In recent months several cables have appeared in the Wikileaks files from the US Embassy in Vientiane. They offer little insight into the upper-level workings of the Lao party-state, as one might hope (but hardly expect). But there are other points of interest.

One cable, an assessment of Asian Development Bank’s Country Strategy and Program (2006), offers a stinging rebuke of bilateral and multilateral donors in Laos, particularly their failure to leverage reform in areas of governance. The criticisms (both of Lao governance and foreign aid) are familiar but the frankness is unusual, as the final “comment” makes clear:

It is a great pity that a half-century of aid and the GoL’s manifest dependence on it has not been translated into leverage for reform. This has not happened because neither the Japanese (the largest bilateral donor), nor ADB (the largest multilateral) have a sense of what such a fulcrum might be used for. Now that ADB is claiming to be re-thinking development priorities, those priorities should be reversed.

Two more cables deal with issues relating to the Hmong-American community. One of these, reported fairly widely in the US, describes the positive impact of Vang Pao’s 2007 arrest on Laos-US relations. Not only was the Lao government pleasantly surprised by the arrest, it seems, but so was the US embassy by the Lao government’s positive response to it. Perhaps this laid foundations for Deputy PM and Foreign Minister Thongloun Sisoulist’s unprecedented visit to Washington last year?

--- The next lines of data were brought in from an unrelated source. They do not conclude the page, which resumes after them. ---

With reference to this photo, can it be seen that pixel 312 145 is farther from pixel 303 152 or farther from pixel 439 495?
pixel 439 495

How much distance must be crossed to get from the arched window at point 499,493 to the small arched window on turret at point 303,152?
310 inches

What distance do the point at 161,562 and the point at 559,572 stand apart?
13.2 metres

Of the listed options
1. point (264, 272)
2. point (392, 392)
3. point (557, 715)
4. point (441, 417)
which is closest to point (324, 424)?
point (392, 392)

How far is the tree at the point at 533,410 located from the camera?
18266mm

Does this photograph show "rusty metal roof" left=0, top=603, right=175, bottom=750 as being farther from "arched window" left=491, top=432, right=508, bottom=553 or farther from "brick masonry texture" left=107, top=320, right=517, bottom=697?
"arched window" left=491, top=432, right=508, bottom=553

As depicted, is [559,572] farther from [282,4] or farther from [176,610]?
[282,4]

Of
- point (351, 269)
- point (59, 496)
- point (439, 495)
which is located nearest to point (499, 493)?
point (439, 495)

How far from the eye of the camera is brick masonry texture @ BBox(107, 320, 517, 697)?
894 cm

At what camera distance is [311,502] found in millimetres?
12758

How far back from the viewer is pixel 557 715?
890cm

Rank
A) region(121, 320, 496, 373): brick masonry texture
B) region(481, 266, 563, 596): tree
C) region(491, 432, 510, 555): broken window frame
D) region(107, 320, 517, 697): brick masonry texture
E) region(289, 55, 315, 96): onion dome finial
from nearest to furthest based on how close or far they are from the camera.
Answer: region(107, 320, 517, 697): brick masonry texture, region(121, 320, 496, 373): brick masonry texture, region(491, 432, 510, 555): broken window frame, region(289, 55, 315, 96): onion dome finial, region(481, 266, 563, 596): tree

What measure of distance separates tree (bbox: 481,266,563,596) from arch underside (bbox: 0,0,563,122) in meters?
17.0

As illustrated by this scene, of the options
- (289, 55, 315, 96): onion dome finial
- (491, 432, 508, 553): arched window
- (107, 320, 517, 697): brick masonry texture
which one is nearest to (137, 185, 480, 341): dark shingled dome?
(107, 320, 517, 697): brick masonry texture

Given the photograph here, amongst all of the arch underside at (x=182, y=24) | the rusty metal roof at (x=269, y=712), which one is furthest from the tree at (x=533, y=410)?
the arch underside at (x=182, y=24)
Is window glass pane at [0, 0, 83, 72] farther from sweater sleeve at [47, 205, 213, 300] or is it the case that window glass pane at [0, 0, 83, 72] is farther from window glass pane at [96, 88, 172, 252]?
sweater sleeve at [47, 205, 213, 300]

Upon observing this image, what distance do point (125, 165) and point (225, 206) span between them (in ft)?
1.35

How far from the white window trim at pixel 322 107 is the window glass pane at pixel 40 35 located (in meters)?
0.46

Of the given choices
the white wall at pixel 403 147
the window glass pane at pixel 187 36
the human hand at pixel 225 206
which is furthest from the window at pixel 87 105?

The second of these cables reports a speaking visit to Vientiane in 2008 by Blong Xiong, the Lao-Hmong president of Fresno City Council, and is also upbeat in tone. While the Americans had suggested “anodyne” speaking topics designed not to cause offence, Lao Ministry of Foreign Affairs officials surprised them by requesting a lecture on the more sensitive issue of “the role of overseas Lao [also referred to in the cable as “overseas Hmong”] in strengthening bilateral relations”. Xiong also had two “extremely positive” meetings with MFA officials, including the ethnic-Hmong head of the Overseas Lao department. Interestingly, in the latter meeting he spoke a mix of Lao (for the official bits) and Hmong (non-official parts), perhaps capturing the pragmatic basis of the visit and a more general moving on from past tensions.